Excerpted passage
........

35 And said unto them, Ye men of Israel, take heed to yourselves what ye intend to do as touching these men.

Notice that Gamaliel did not address them as “Ye Sadducees,” or “Ye Pharisees”; instead he addressed them as “Ye men of Israel”; and then he gave reasons why they should be careful concerning what they did to these apostles who were preaching in the name of the One whom these “men of Israel” had crucified. The “men of Israel” are the people to whom God had promised the Messiah

Gamaliel’s advice was unwise and dangerous, as we shall see as we continue this study; but God used it to save the apostles from death. The fact that the Sadducees took the advice of a Pharisee shows how distinguished a man Gamaliel was.

 

36 For before these days rose up Theudas, boasting himself to be somebody; to whom a number of men, about four hundred, joined themselves: who was slain; and all, as many as obeyed him, were scattered, and brought to nought.

37 After this man rose up Judas of Galilee in the days of the taxing, and drew away much people after him: he also perished; and all, even as many as obeyed him, were dispersed.

........

Explore the material
1. Copy the text of the commentary on Gamaliel's speech between "Gamaliel’s advice was" and "brought to nought.", inclusive, without any changes.
2. Answer these questions from the commentary on Gamaliel's speech:
(a) How did Gamaliel address the council?
(b) About how many men joined themselves to Theudas?
(c) In the days of what did Judas of Galilee rise up?
3. Extend the commentary on Gamaliel's speech, picking up right after its final verse.

Given information
........

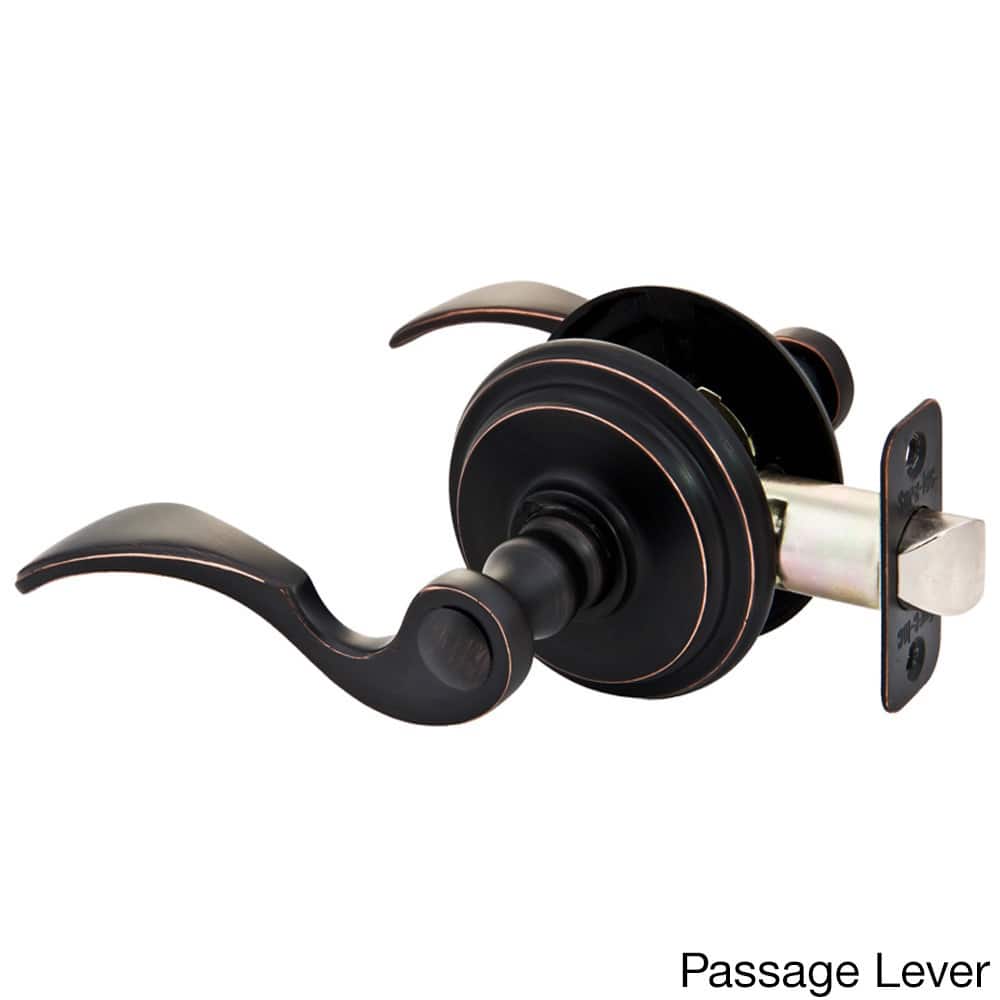 Sure-Loc Solid Door Lever Passage/Privacy Set (Vintage Bronze)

........

Answers to the tasks
1.
Gamaliel’s advice was unwise and dangerous, as we shall see as we continue this study; but God used it to save the apostles from death. The fact that the Sadducees took the advice of a Pharisee shows how distinguished a man Gamaliel was.

 

36 For before these days rose up Theudas, boasting himself to be somebody; to whom a number of men, about four hundred, joined themselves: who was slain; and all, as many as obeyed him, were scattered, and brought to nought.

2.
(a) As "Ye men of Israel."
(b) About four hundred.
(c) The taxing.

3.
Here Gamaliel assures the Sanhedrin that pretenders will come to naught (nothing), and names a man they were familiar with—“Theudas, boasting himself to be somebody.” The Jews were looking for their Messiah, and when Theudas came on the scene with his false claims, four hundred men joined him—an impressive number of followers in those days. Today there are men in America who claim everything Jesus claimed except the virgin birth—and personally I look for some false teacher to come on the scene soon who will even announce that he is virgin born! In these closing days of the Dispensation of Grace we have—not four hundred, but literally thousands who are following men instead of following THE MAN, Christ Jesus.

Gamaliel reminded the Sanhedrin that Theudus was slain, and his followers “were scattered and brought to naught.” After Theudus and his followers passed off the scene, there rose up “Judas of Galilee in the days of the taxing,” and he, too, built up quite a following—“he drew away much people after him.” This second man that rose up was from Galilee—as was the Lord Jesus. He came into prominence “in the days of the taxing.” Jesus Christ was born in Bethlehem during the days of the taxing. So we see how the devil does his best to counterfeit everything God has done down through the history of man.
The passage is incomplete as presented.